Questo valore aggiunto che tutto il mondo ci onora di riconoscere, noi non siamo in grado di difenderlo come non siamo in grado di difendere la possibilità per i nostri figli di continuare a vivere in un mondo in cui siano considerati per quello che possono dare al prossimo in termini di qualità assoluta.

Mi piace chiudere questo pensiero, con un esempio che ritengo espressione di critica costruttiva. Oggi anche ITALMOPA (associazione di mugnai italiani sostiene che ‘l’Italia ha bisogno di importare il 60% del grano dall’estero perché la nostra agricoltura non è in grado di produrre. Però tutti i molini italiani esportano (ormai in tutto il mondo) la farina cosiddetta italiana. Nessuno pubblica le percentuali di esportazioni di farina che se corrispondessero (per esempio) al 60%, io credo di poter affermare che la nostra agricoltura sarebbe in gradi di soddisfare  il mercato interno e di garantire una alta qualità al prodotto farina legata al territorio e che potrebbe essere venduta a prezzi molto elevati, visto che già nei supermercati le farine considerate di alta qualità stanno toccando i 4,00 euro al kg.

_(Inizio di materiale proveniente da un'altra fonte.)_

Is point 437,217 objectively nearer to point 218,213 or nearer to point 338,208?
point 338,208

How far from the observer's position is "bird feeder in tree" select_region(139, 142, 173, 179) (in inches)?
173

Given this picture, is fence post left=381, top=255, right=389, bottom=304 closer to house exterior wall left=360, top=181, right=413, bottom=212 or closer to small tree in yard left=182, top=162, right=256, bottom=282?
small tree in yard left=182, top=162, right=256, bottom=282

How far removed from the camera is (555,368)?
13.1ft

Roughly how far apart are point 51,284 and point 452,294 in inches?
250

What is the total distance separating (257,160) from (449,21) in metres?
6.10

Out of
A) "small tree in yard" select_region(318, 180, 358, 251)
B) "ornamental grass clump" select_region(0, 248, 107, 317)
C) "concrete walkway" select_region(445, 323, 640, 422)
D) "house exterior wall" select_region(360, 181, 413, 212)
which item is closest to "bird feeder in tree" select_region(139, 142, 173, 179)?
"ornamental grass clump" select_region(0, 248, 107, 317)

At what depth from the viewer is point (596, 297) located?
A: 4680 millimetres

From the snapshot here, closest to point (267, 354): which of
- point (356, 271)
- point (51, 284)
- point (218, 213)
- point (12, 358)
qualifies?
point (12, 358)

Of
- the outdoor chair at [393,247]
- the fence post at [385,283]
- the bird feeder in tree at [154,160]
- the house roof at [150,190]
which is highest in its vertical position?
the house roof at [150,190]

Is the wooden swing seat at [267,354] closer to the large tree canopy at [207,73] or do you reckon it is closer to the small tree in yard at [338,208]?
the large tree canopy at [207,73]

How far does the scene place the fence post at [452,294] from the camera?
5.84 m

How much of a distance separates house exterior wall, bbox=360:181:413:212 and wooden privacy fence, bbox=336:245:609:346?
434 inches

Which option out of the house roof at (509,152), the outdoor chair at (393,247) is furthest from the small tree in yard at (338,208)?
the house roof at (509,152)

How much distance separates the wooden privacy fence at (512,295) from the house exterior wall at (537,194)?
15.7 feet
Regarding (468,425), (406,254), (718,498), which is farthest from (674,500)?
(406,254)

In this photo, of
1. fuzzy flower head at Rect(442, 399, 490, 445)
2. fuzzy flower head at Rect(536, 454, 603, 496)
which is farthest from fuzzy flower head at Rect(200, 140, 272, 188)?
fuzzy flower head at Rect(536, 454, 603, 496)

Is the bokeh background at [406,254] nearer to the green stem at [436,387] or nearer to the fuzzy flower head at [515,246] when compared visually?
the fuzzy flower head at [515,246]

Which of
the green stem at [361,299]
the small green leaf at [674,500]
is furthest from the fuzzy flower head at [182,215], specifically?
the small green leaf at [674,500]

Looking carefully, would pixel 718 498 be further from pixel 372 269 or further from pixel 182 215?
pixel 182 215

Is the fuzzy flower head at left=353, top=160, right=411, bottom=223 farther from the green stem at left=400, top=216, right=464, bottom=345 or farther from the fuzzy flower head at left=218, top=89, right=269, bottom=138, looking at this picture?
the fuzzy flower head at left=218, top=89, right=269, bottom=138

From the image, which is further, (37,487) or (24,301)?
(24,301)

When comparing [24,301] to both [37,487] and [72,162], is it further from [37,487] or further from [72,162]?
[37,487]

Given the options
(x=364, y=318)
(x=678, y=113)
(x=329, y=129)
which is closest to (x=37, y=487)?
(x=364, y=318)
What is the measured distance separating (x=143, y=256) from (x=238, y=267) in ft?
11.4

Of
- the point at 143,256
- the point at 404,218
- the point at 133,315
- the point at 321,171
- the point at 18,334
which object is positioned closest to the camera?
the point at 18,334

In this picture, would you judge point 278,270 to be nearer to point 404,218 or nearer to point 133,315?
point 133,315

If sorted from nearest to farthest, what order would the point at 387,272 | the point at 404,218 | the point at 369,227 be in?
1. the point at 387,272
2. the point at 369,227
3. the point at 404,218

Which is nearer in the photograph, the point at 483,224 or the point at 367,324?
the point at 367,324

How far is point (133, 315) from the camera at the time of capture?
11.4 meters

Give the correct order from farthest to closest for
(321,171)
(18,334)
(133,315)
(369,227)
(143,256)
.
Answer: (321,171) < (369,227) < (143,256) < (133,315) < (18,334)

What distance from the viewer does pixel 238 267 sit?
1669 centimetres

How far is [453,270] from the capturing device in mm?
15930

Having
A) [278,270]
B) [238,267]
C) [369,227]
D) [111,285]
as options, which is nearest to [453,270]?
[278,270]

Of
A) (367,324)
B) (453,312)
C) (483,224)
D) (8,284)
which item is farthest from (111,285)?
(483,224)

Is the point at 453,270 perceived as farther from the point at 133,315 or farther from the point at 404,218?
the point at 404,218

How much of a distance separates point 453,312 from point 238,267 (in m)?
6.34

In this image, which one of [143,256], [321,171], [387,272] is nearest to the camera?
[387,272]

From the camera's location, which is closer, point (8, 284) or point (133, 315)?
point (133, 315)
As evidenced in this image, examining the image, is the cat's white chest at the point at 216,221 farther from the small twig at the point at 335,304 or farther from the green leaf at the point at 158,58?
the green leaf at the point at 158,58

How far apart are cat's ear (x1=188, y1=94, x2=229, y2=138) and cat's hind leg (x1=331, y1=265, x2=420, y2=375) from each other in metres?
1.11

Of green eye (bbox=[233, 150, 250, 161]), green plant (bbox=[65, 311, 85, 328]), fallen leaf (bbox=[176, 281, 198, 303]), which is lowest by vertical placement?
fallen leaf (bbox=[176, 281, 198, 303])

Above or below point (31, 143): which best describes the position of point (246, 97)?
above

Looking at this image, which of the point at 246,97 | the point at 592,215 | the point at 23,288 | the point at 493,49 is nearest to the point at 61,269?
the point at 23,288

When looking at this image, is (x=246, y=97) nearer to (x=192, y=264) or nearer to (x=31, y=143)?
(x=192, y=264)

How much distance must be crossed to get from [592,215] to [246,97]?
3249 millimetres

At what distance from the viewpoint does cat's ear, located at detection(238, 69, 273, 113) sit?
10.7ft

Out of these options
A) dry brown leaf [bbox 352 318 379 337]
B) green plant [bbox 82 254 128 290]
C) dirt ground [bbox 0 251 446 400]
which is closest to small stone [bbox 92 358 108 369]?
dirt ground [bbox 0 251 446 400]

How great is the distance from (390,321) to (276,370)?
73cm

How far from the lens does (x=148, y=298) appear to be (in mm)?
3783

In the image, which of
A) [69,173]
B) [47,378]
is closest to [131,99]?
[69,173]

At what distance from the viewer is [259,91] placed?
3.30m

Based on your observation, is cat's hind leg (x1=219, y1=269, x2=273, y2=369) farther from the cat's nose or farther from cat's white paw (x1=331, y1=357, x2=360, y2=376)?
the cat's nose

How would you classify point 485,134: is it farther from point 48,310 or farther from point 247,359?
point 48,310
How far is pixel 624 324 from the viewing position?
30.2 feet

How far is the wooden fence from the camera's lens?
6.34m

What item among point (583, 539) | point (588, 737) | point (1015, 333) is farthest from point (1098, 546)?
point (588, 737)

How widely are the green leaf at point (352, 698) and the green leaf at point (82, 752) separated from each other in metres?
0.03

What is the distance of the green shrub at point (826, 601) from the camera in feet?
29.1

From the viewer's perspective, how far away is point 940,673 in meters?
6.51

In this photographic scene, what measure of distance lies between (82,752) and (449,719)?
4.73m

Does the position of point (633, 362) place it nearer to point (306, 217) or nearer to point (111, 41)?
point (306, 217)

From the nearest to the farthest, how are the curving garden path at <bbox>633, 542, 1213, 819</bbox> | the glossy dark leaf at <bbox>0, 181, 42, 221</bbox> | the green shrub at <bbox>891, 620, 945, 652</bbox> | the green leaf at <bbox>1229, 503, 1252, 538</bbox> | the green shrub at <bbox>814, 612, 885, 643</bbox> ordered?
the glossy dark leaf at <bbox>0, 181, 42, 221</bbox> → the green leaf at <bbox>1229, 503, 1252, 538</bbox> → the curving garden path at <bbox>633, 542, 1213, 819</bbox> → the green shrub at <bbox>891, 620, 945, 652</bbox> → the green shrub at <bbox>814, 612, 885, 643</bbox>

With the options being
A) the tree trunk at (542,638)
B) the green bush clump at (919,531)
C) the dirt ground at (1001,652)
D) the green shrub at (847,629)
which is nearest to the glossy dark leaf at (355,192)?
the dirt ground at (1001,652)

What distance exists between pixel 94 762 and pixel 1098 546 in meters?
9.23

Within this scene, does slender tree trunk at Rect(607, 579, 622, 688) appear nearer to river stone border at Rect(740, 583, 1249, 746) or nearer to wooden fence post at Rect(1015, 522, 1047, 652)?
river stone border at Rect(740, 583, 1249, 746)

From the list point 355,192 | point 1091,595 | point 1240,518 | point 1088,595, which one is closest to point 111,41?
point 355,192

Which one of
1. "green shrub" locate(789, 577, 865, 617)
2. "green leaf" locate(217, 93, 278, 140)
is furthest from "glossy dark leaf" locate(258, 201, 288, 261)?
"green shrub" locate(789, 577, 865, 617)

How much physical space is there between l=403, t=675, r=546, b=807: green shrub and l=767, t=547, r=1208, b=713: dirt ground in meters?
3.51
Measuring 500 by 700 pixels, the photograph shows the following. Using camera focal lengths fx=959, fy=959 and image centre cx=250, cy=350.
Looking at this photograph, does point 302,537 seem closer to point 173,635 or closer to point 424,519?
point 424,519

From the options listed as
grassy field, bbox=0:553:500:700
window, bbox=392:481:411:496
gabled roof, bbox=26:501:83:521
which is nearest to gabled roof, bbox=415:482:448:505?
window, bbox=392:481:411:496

Investire di meno in immagine, mode e scelte temporali che potrebbero durare solo qualche arco generazionale, in favore di una sostanziale qualità, professionalità, serietà lavorativa e conservazione della cultura agroalimentare italiana in toto, il sottoscritto crede che potrebbe rendere questo paese molto più grande di quanto lo sia stato in passato e nel presente.

Ma soprattutto, questo tipo di investimento darebbe valore aggiunto al prodotto italiano, alla professionalità italiana e agli operatori italiani i quali potrebbero fare una sostanziale differenza visto che oggi i giovani hanno una formazione culturale più evoluta.